WHAT YOU HAVE TO DO:
Set every record down verbatim and omit the pictures.

Stored data entries:
···
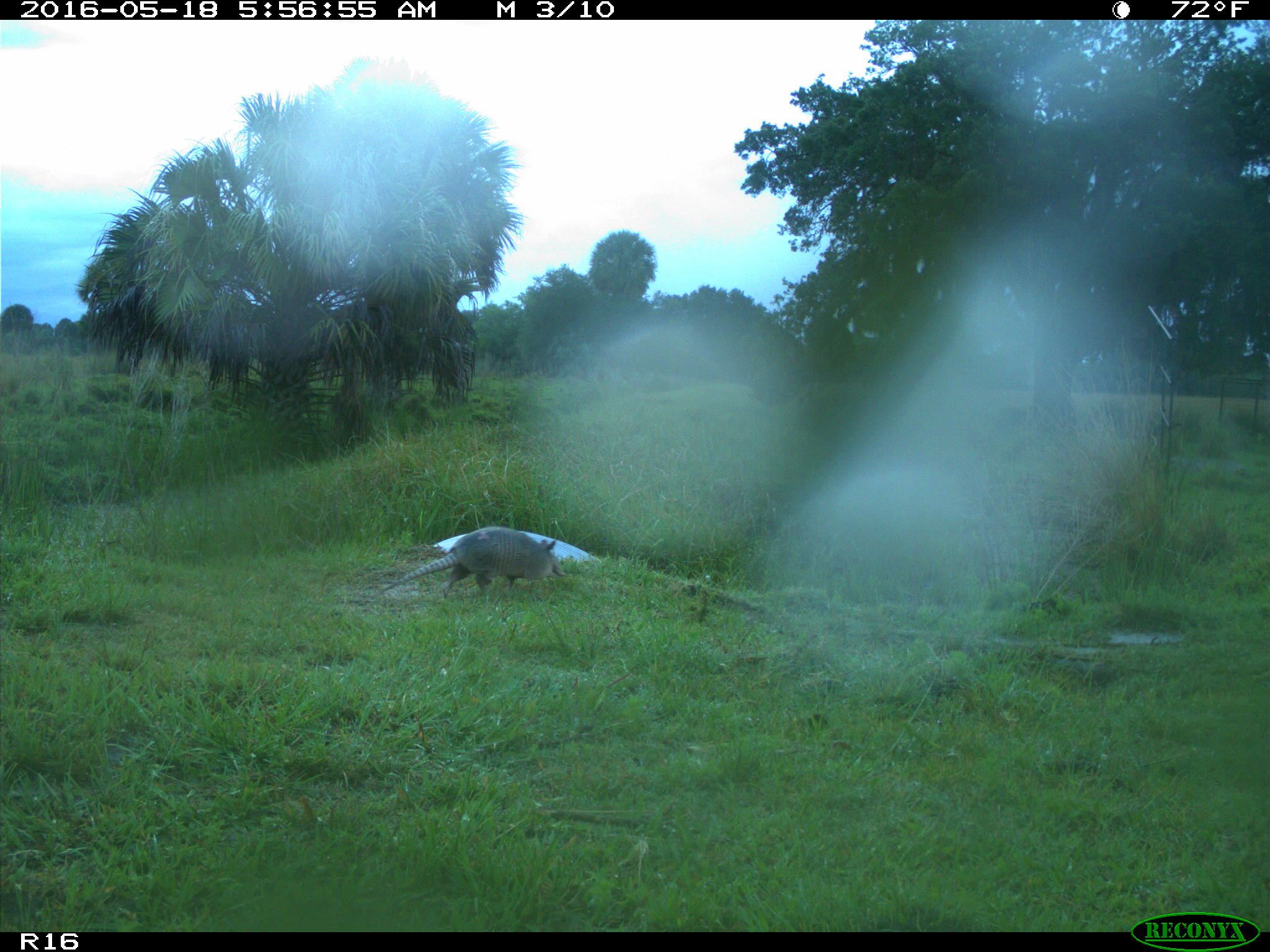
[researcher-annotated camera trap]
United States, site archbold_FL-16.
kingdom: Animalia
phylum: Chordata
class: Mammalia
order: Cingulata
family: Dasypodidae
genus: Dasypus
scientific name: Dasypus novemcinctus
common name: nine-banded armadillo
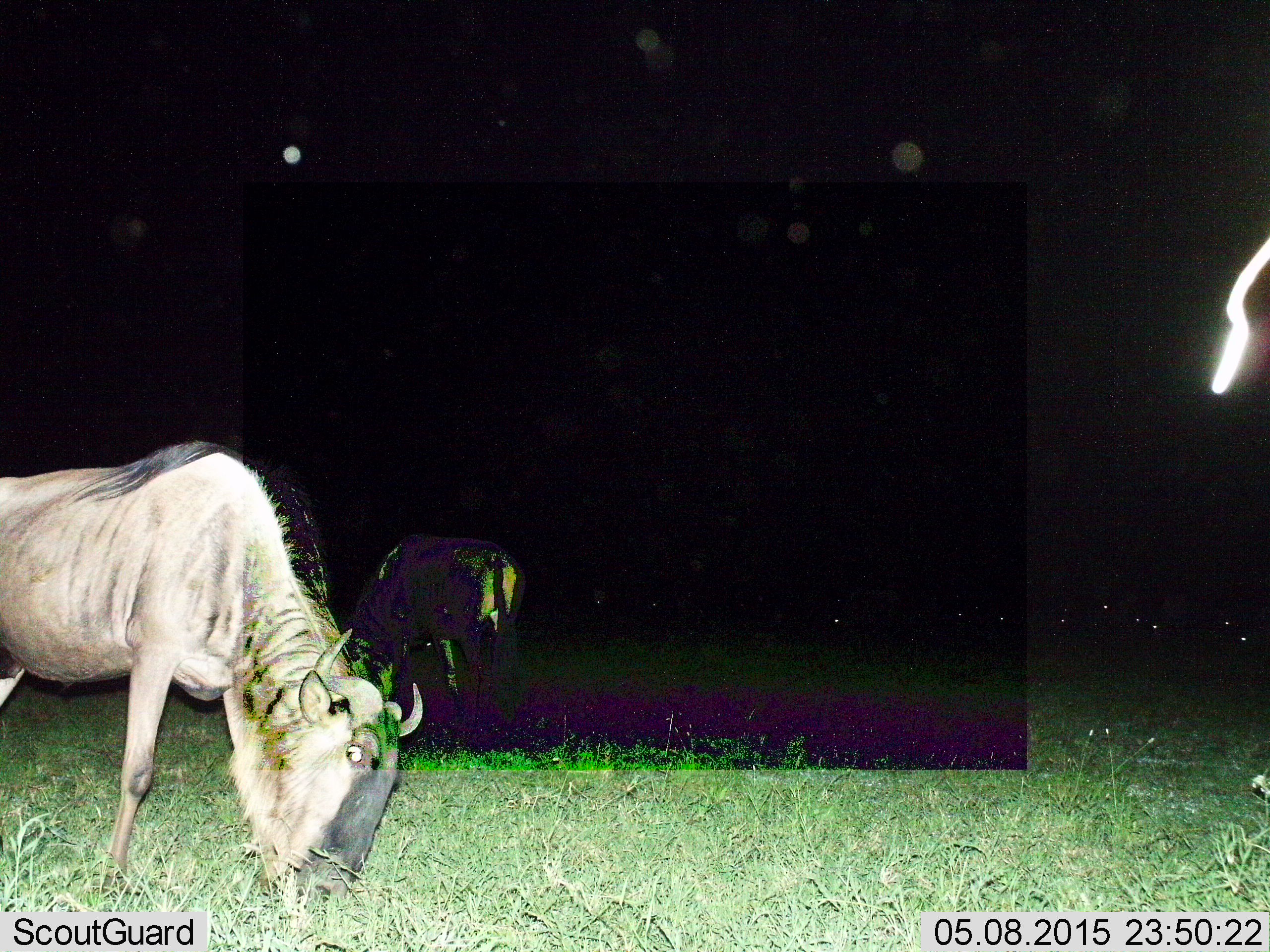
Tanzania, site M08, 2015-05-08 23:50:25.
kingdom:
···
RESULT OF THIS EXERCISE:
[researcher-annotated camera trap]
United States, site archbold_FL-16.
kingdom: Animalia
phylum: Chordata
class: Mammalia
order: Cingulata
family: Dasypodidae
genus: Dasypus
scientific name: Dasypus novemcinctus
common name: nine-banded armadillo
Tanzania, site M08, 2015-05-08 23:50:25.
kingdom:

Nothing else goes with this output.